Material supplied =>
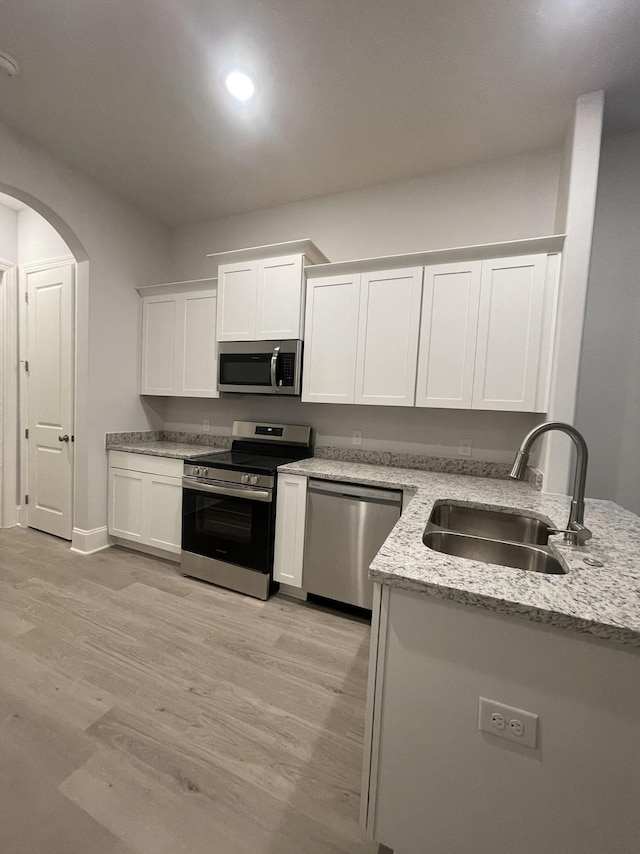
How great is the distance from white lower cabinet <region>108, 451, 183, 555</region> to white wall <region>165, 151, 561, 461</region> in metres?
0.75

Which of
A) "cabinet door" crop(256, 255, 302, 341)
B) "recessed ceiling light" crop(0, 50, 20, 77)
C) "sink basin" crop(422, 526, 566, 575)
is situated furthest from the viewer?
"cabinet door" crop(256, 255, 302, 341)

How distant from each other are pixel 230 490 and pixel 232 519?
Answer: 0.23 meters

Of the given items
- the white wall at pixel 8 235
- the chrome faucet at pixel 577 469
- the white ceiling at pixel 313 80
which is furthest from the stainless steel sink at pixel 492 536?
the white wall at pixel 8 235

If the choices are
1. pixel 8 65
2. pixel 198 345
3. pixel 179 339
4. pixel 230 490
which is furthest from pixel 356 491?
A: pixel 8 65

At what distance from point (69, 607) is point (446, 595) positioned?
2488mm

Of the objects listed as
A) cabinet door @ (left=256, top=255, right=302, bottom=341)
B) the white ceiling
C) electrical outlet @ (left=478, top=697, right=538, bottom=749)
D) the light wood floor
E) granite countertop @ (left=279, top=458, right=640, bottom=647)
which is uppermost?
the white ceiling

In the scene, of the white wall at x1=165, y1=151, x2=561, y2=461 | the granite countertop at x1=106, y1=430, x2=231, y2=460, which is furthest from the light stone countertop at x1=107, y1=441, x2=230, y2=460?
the white wall at x1=165, y1=151, x2=561, y2=461

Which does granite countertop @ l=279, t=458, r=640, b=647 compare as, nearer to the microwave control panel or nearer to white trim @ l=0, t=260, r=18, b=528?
the microwave control panel

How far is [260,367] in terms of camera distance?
9.13 feet

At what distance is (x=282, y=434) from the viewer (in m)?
3.00

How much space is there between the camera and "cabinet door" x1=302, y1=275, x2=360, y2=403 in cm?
253

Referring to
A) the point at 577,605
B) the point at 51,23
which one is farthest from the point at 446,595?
the point at 51,23

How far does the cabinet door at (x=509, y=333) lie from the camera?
2.09m

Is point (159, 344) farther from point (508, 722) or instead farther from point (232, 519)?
point (508, 722)
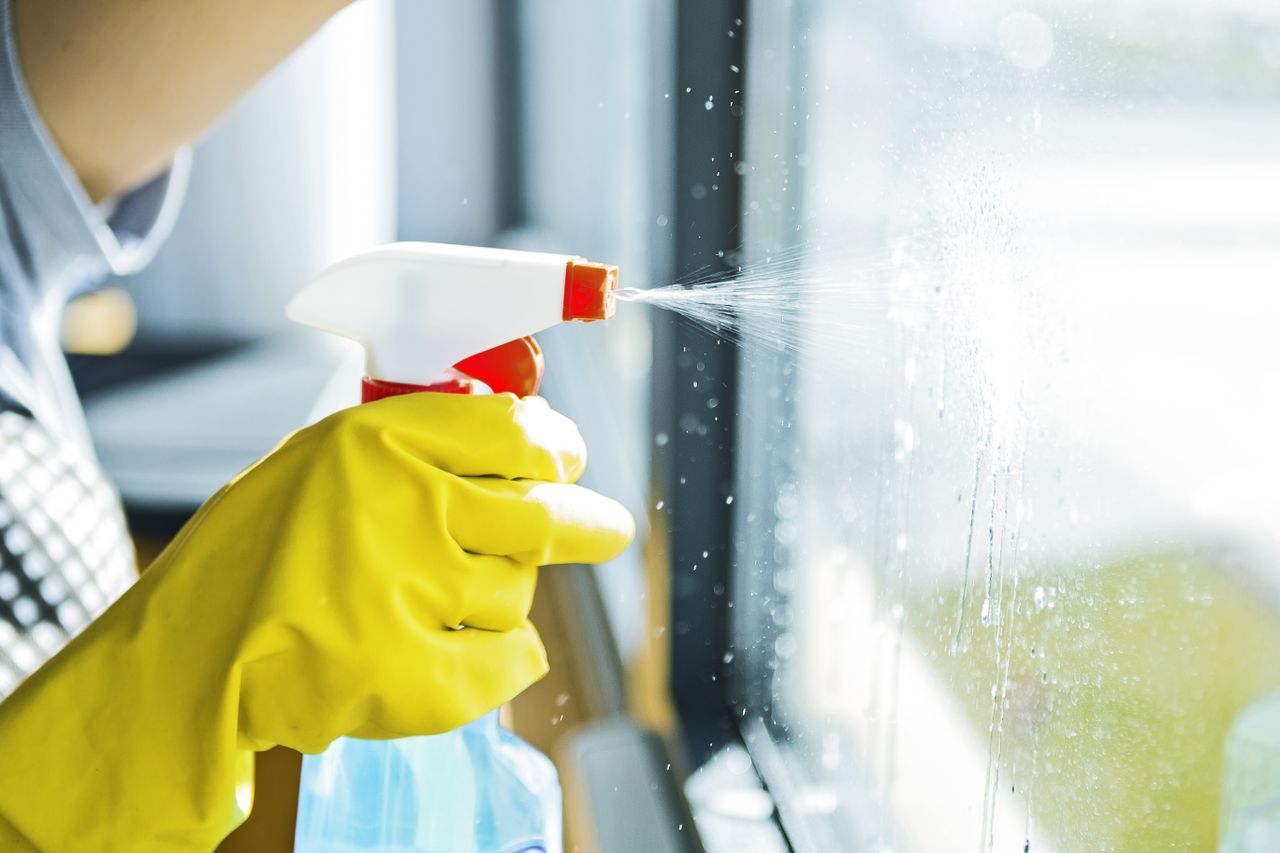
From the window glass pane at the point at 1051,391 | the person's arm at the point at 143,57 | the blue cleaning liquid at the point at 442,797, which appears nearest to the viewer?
the window glass pane at the point at 1051,391

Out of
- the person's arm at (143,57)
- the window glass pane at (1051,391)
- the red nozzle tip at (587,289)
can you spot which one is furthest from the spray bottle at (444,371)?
the person's arm at (143,57)

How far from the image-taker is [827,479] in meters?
0.60

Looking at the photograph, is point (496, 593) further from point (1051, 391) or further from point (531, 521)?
point (1051, 391)

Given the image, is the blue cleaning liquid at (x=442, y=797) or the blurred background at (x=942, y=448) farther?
the blue cleaning liquid at (x=442, y=797)

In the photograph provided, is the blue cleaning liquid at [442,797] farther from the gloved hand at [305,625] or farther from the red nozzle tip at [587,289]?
the red nozzle tip at [587,289]

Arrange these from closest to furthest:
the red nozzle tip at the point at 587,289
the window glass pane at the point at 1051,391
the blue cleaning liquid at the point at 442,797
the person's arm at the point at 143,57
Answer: the window glass pane at the point at 1051,391 → the red nozzle tip at the point at 587,289 → the blue cleaning liquid at the point at 442,797 → the person's arm at the point at 143,57

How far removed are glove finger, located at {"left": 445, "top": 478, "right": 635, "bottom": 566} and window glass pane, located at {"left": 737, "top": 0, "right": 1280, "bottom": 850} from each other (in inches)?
5.7

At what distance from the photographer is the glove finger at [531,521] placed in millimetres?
416

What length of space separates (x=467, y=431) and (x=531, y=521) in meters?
0.04

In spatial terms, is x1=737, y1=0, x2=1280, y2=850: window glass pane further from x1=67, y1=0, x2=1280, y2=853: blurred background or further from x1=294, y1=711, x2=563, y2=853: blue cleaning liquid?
x1=294, y1=711, x2=563, y2=853: blue cleaning liquid

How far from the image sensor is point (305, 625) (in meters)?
0.40

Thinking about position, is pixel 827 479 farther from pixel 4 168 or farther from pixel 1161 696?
pixel 4 168

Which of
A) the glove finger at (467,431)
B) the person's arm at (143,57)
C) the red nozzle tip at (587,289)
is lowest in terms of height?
the glove finger at (467,431)

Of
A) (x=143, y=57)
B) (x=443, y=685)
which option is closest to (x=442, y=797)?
(x=443, y=685)
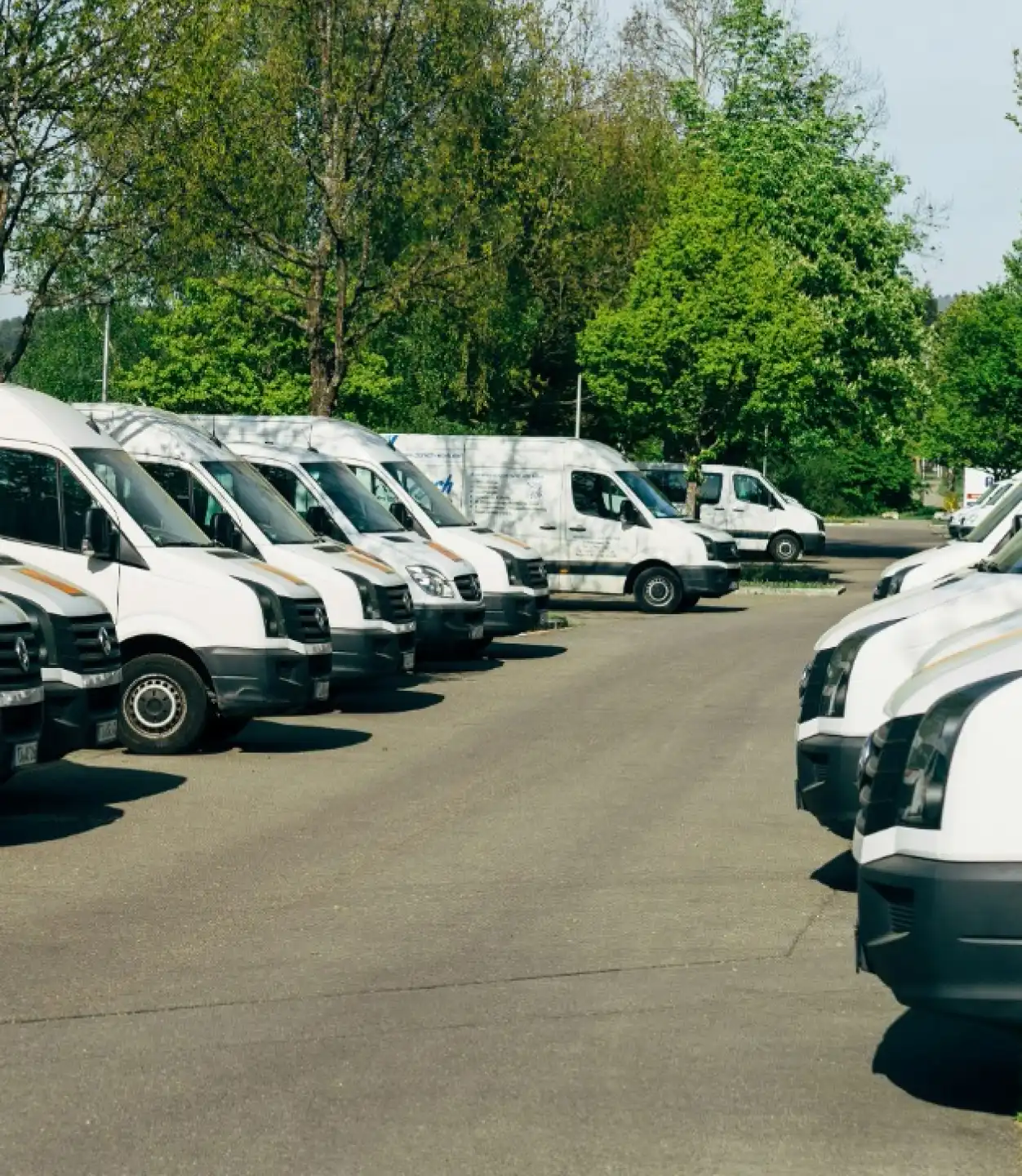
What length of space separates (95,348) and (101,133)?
6120 centimetres

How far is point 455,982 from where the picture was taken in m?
7.93

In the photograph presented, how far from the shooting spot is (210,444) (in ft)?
59.5

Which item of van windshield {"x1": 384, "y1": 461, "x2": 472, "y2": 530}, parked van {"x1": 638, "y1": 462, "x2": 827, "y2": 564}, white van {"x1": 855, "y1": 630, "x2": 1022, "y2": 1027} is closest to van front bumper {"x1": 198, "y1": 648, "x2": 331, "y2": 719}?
van windshield {"x1": 384, "y1": 461, "x2": 472, "y2": 530}

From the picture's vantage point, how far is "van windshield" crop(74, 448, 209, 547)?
606 inches

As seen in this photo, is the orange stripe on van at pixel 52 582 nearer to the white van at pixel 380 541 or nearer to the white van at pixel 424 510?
the white van at pixel 380 541

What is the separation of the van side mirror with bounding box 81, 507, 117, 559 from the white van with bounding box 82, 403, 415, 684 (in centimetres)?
231

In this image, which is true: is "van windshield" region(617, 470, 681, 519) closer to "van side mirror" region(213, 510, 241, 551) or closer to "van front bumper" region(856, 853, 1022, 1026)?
"van side mirror" region(213, 510, 241, 551)

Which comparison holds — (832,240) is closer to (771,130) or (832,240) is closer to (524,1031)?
(771,130)

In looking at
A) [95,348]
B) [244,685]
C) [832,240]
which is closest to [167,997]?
[244,685]

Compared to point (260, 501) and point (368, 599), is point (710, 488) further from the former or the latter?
point (368, 599)

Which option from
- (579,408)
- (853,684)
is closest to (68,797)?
(853,684)

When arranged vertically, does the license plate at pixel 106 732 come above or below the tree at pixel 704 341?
below

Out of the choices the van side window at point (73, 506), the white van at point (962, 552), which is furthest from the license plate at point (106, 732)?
the white van at point (962, 552)

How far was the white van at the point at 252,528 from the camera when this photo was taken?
1767 centimetres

Task => Reproduce the lines above with "stainless steel sink" changed to "metal sink" and nothing else altered. Omit the pictures.

Answer for this exercise =>
How great is the distance from white lower cabinet <region>108, 451, 183, 555</region> to white wall <region>165, 151, 561, 461</region> in metres?
0.75

Which of
A) "cabinet door" crop(256, 255, 302, 341)
B) "recessed ceiling light" crop(0, 50, 20, 77)
C) "sink basin" crop(422, 526, 566, 575)
is situated furthest from the viewer?
"cabinet door" crop(256, 255, 302, 341)

How distant from each other are pixel 230 490 and pixel 232 519?
Answer: 0.23 meters

Of the given items
- the white wall at pixel 8 235
- the chrome faucet at pixel 577 469
- the white ceiling at pixel 313 80
which is furthest from the metal sink at pixel 492 536?
the white wall at pixel 8 235

If the choices are
1. pixel 8 65
2. pixel 198 345
3. pixel 179 339
4. pixel 230 490
which is furthest from pixel 356 491?
A: pixel 8 65

At what distance from point (69, 607) is point (446, 595) positioned?
2488mm

Of the objects listed as
A) cabinet door @ (left=256, top=255, right=302, bottom=341)
B) the white ceiling
C) electrical outlet @ (left=478, top=697, right=538, bottom=749)
D) the light wood floor
E) granite countertop @ (left=279, top=458, right=640, bottom=647)
which is uppermost?
the white ceiling

In the scene, of the white wall at x1=165, y1=151, x2=561, y2=461 | the granite countertop at x1=106, y1=430, x2=231, y2=460, which is furthest from the light stone countertop at x1=107, y1=441, x2=230, y2=460?
the white wall at x1=165, y1=151, x2=561, y2=461

Which does granite countertop @ l=279, t=458, r=640, b=647 compare as, nearer to the microwave control panel or nearer to white trim @ l=0, t=260, r=18, b=528?
the microwave control panel

How far is [260,367] in terms of camera distance?
9.13 feet

At what distance is (x=282, y=434) from the viewer (in m)?
3.00

How much space is there between the camera and "cabinet door" x1=302, y1=275, x2=360, y2=403 in cm?
253

Referring to
A) the point at 577,605
B) the point at 51,23
which one is farthest from the point at 446,595?
the point at 51,23

How far does the cabinet door at (x=509, y=333) lie from the camera?
2.09m

Is point (159, 344) farther from point (508, 722) or instead farther from point (232, 519)?
point (508, 722)
From the window glass pane at the point at 1051,391 | the person's arm at the point at 143,57 | the blue cleaning liquid at the point at 442,797, which appears nearest to the viewer?
the window glass pane at the point at 1051,391

Out of
- the person's arm at (143,57)
- the window glass pane at (1051,391)
- the red nozzle tip at (587,289)
can you spot which one is furthest from the spray bottle at (444,371)?
the person's arm at (143,57)

How far from the image-taker is [827,479] in meters?
0.60

Looking at the photograph, is point (496, 593) further from point (1051, 391) or further from point (531, 521)?
point (1051, 391)

Given the image, is the blue cleaning liquid at (x=442, y=797) or the blurred background at (x=942, y=448) farther?
the blue cleaning liquid at (x=442, y=797)

In the photograph provided, is the blue cleaning liquid at [442,797] farther from the gloved hand at [305,625] or farther from the red nozzle tip at [587,289]?
the red nozzle tip at [587,289]

Arrange these from closest to furthest:
the red nozzle tip at the point at 587,289
the window glass pane at the point at 1051,391
the blue cleaning liquid at the point at 442,797
the person's arm at the point at 143,57
Answer: the window glass pane at the point at 1051,391 → the red nozzle tip at the point at 587,289 → the blue cleaning liquid at the point at 442,797 → the person's arm at the point at 143,57

How far removed are glove finger, located at {"left": 445, "top": 478, "right": 635, "bottom": 566} and window glass pane, located at {"left": 737, "top": 0, "right": 1280, "bottom": 850} from each other (in inches)?
5.7

At what distance from the photographer is the glove finger at [531,521] placed in millimetres?
416

What length of space separates (x=467, y=431) and (x=531, y=521) in meters?
0.04

In spatial terms, is x1=737, y1=0, x2=1280, y2=850: window glass pane further from x1=67, y1=0, x2=1280, y2=853: blurred background or further from x1=294, y1=711, x2=563, y2=853: blue cleaning liquid?
x1=294, y1=711, x2=563, y2=853: blue cleaning liquid

How far from the image sensor is point (305, 625) (in meters)?
0.40

Thinking about position, is pixel 827 479 farther from pixel 4 168 or farther from pixel 1161 696?
pixel 4 168

Which of
A) the glove finger at (467,431)
B) the person's arm at (143,57)
C) the red nozzle tip at (587,289)
is lowest in terms of height?
the glove finger at (467,431)

Of
A) (x=143, y=57)
B) (x=443, y=685)
which option is closest to (x=442, y=797)?
(x=443, y=685)
What length of space separates (95,348) and (101,133)?
6120 centimetres

How far is point 455,982 from where the picture was taken in m?
7.93

In the photograph presented, how far from the shooting spot is (210,444) (in ft)?
59.5

Which item of van windshield {"x1": 384, "y1": 461, "x2": 472, "y2": 530}, parked van {"x1": 638, "y1": 462, "x2": 827, "y2": 564}, white van {"x1": 855, "y1": 630, "x2": 1022, "y2": 1027} is closest to van front bumper {"x1": 198, "y1": 648, "x2": 331, "y2": 719}?
van windshield {"x1": 384, "y1": 461, "x2": 472, "y2": 530}

From the picture's vantage point, how far is "van windshield" crop(74, 448, 209, 547)?
606 inches

As seen in this photo, is the orange stripe on van at pixel 52 582 nearer to the white van at pixel 380 541 or nearer to the white van at pixel 424 510?
the white van at pixel 380 541

What is the separation of the van side mirror with bounding box 81, 507, 117, 559 from the white van with bounding box 82, 403, 415, 684 (in centimetres)?
231

In this image, which is true: is "van windshield" region(617, 470, 681, 519) closer to "van side mirror" region(213, 510, 241, 551) or closer to "van front bumper" region(856, 853, 1022, 1026)?
"van side mirror" region(213, 510, 241, 551)

Which comparison holds — (832,240) is closer to (771,130) or (832,240) is closer to (524,1031)?
(771,130)

In looking at
A) [95,348]
B) [244,685]
C) [832,240]
which is closest to [167,997]?
[244,685]

Compared to point (260, 501) and point (368, 599), is point (710, 488) further from the former or the latter?
point (368, 599)

Which option from
- (579,408)
- (853,684)
is closest to (68,797)?
(853,684)

When arranged vertically, does the license plate at pixel 106 732 come above or below the tree at pixel 704 341?
below

Out of the choices the van side window at point (73, 506), the white van at point (962, 552), which is furthest from the license plate at point (106, 732)?
the white van at point (962, 552)

How far was the white van at the point at 252,528 from the camera when this photo was taken?
1767 centimetres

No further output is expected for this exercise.